● **AIM 1**
In the records, repeat without change the lines running from the line with "Outline any instance of <item>heart</item>." through the last line of the records.

● **QUOTED PASSAGE**
Try/Catch DU Exception
Olexandr Rotan
rotanolexandr842 at gmail.com
Mon Jul 15 18:49:22 UTC 2024
I would sise with Atilla here, at least partially. While it's perfectly
reasonable to focus on J in JDK, jdk is still a widely used platform for
many languages, that are built on top of trust into respect of JVM-based
languages by Java designers.
Specifically in that case, I wouldn't say that this is kind of an issue
that is significant enough to discard the idea, it is still a con of this
change, and, imo, must be accounted. Though for kotlin specifically, there
are much greater compromises that kotlin devs are used to than final
variable that may be accidentally initialized twice
On Mon, Jul 15, 2024, 21:30 Archie Cobbs <archie.cobbs at gmail.com> wrote:
> On Sun, Jul 14, 2024 at 1:19 PM Attila Kelemen <attila.kelemen85 at gmail.com>
> wrote:
>
>> I still say it's not a big enough problem to worry about. If you're
>>> "going around" the JLS with tricks, some JLS guarantees are invalidated,
>>> just like with unchecked casts, etc.

Records excerpted from a collection:
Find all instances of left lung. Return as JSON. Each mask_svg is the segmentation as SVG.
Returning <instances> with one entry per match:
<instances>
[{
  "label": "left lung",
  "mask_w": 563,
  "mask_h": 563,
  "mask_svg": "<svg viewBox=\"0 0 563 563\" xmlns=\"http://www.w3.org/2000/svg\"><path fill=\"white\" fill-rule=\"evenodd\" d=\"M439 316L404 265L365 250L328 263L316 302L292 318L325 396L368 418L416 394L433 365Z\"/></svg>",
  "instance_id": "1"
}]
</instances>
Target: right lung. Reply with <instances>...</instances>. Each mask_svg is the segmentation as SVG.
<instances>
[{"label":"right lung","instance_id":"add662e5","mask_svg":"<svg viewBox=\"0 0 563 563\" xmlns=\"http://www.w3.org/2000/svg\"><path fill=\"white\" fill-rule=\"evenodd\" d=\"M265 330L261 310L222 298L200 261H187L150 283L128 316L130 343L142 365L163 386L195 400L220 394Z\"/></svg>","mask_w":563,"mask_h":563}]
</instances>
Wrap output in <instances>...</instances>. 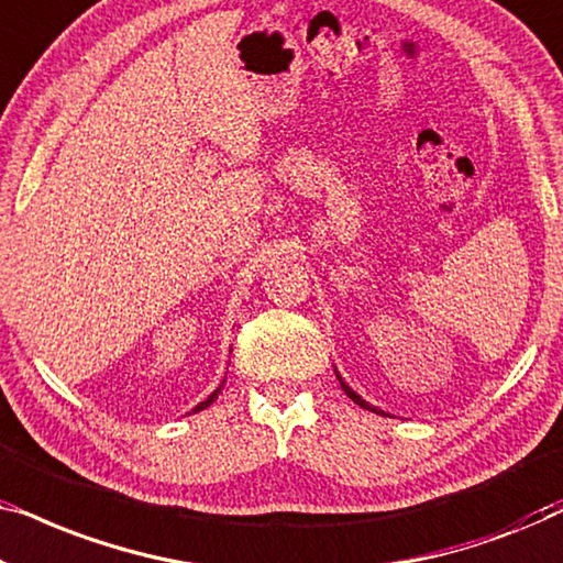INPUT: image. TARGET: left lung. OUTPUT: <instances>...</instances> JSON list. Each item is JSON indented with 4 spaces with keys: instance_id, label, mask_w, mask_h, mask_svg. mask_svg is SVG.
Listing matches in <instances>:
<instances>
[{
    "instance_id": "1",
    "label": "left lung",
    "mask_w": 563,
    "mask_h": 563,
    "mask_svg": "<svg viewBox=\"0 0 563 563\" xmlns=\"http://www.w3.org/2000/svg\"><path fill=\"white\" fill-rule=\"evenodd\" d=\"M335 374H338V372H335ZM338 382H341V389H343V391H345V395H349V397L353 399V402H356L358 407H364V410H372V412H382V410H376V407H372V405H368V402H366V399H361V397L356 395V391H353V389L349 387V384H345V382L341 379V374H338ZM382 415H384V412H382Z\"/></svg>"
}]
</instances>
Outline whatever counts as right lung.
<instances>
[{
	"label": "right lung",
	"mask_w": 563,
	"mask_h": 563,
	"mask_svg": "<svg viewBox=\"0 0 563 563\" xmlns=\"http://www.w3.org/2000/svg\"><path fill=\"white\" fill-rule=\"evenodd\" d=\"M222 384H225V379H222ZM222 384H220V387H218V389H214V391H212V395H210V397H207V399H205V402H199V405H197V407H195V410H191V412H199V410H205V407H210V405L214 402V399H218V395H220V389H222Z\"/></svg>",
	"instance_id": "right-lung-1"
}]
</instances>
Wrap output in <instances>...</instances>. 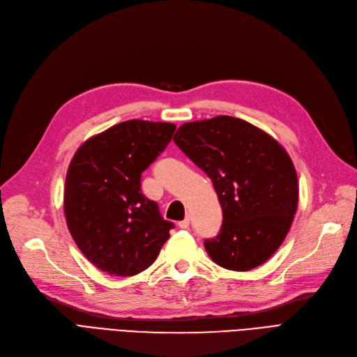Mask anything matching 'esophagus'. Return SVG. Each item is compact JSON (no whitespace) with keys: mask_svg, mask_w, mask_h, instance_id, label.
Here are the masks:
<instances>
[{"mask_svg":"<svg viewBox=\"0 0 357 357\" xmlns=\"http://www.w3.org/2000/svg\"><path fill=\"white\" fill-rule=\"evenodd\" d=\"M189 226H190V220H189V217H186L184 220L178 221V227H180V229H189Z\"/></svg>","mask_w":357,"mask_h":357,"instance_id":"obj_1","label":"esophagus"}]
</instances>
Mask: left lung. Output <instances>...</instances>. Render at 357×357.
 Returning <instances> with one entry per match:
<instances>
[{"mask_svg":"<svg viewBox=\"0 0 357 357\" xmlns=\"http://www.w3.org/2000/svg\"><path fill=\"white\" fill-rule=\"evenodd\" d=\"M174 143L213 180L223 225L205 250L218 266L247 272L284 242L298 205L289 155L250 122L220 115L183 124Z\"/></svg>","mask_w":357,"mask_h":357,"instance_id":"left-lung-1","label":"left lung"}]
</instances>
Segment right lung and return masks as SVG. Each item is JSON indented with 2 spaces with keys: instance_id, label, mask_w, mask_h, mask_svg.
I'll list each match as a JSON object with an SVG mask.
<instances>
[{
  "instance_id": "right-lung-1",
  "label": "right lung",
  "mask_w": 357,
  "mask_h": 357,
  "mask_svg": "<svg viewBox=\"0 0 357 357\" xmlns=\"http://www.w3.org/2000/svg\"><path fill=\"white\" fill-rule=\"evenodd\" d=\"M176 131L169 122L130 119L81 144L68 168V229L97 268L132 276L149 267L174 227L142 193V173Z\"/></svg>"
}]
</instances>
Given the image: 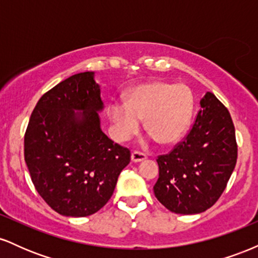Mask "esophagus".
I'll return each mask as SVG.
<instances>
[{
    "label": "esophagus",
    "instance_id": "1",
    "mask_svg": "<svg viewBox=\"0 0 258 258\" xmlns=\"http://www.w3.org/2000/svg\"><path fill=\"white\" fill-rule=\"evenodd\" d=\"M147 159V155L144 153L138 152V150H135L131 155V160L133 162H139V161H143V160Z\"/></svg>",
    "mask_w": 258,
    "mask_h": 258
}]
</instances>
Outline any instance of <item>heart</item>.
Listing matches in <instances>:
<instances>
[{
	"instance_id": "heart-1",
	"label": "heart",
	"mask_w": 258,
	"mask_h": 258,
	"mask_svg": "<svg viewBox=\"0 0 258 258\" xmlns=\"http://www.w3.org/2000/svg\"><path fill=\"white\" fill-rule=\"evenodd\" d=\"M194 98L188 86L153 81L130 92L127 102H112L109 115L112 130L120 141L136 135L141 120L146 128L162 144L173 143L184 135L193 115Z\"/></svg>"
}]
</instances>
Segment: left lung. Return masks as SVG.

● **AIM 2**
Carry on the mailing-list message about try/catch definite unassignment from the point where it stops.

● **WRITTEN REPLY 1**
Outline any instance of <item>heart</item>.
Listing matches in <instances>:
<instances>
[{
	"instance_id": "heart-1",
	"label": "heart",
	"mask_w": 258,
	"mask_h": 258,
	"mask_svg": "<svg viewBox=\"0 0 258 258\" xmlns=\"http://www.w3.org/2000/svg\"><path fill=\"white\" fill-rule=\"evenodd\" d=\"M194 98L188 86L153 81L130 92L127 102H112L109 115L112 130L120 141L136 135L141 120L146 128L162 144L173 143L184 135L193 115Z\"/></svg>"
}]
</instances>
Segment: left lung. Return masks as SVG.

● **WRITTEN REPLY 2**
>>>
>>
>> The reason I would worry is because there are languages like Kotlin and
>> from its own perspective it is perfectly fine to throw any exception. And
>> someone might want to call it from Java (not realizing the possibility). I
>> think this is worse than unchecked casts and whatnot, because it doesn't
>> blow up in your face. You will just get an impossible value (likely 0 or
>> similar) which would be very hard to track down if it happens. Given that
>> you are catching the exception, you might not even get to see the
>> stacktrace in the logs. I think this would only be an acceptable risk if
>> the compiler would protect you from such exceptions by wrapping the checked
>> exception into an unchecked one.
>>
>
> Hmm.. this is starting to sound a little out of bounds. If using Kotlin
> creates some new danger that wasn't there before, how is that Java's
> problem?
>
> And in any case, wouldn't you already have a similar issue in any normal
> try/catch scenario with respect to Java's checked exceptions?
>
> obj.method(); // might call kotlin and throw IOException??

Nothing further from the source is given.